* Work instructions: Keep the wording of each record exactly the same when you repeat it, and leave out pictures.

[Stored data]
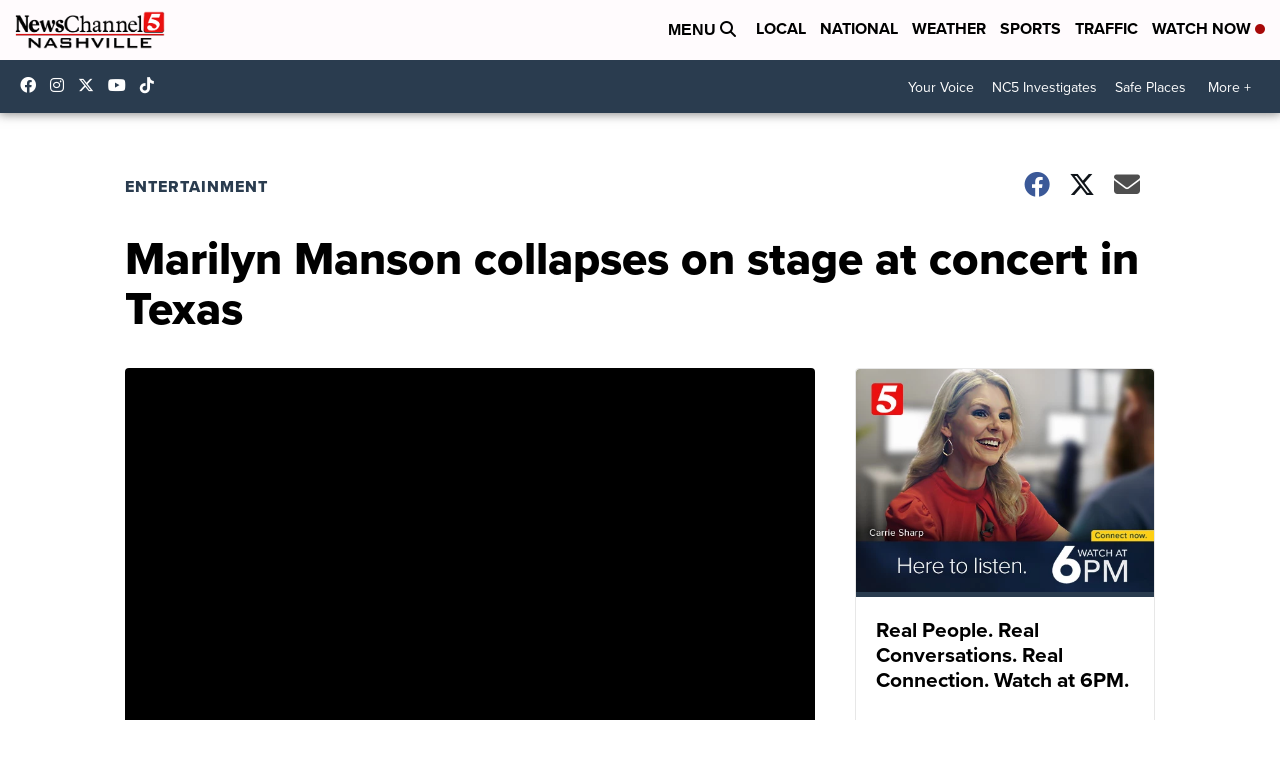

--- FILE ---
content_type: application/javascript; charset=utf-8
request_url: https://fundingchoicesmessages.google.com/f/AGSKWxUyOKWuAudGc2KP5yo_duP7cd8FGUyIKNe7SCD83acDTyURoiy0Hu_hcgq5UaKRCVgCWx5uyq1FT8lQNU_tni69fmedbEpD9oLl-Cpc06H8WmU_bvBtL5VFmqqmnV2cIL2hioXfaHiAVFMFzCQzssRfPi_l0lNnS_AWJ8CCbwRrkM1BG8ThLolS8M2N/_/ade/baloo.php_banner_adv300x250px./bloggerex..net/gads/?adtype=
body_size: -1290
content:
window['12335b4d-2906-43ee-a773-fd8aef86e442'] = true;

* Solution for this task:
--- FILE ---
content_type: application/javascript; charset=utf-8
request_url: https://fundingchoicesmessages.google.com/f/AGSKWxUyOKWuAudGc2KP5yo_duP7cd8FGUyIKNe7SCD83acDTyURoiy0Hu_hcgq5UaKRCVgCWx5uyq1FT8lQNU_tni69fmedbEpD9oLl-Cpc06H8WmU_bvBtL5VFmqqmnV2cIL2hioXfaHiAVFMFzCQzssRfPi_l0lNnS_AWJ8CCbwRrkM1BG8ThLolS8M2N/_/ade/baloo.php_banner_adv300x250px./bloggerex..net/gads/?adtype=
body_size: -1290
content:
window['12335b4d-2906-43ee-a773-fd8aef86e442'] = true;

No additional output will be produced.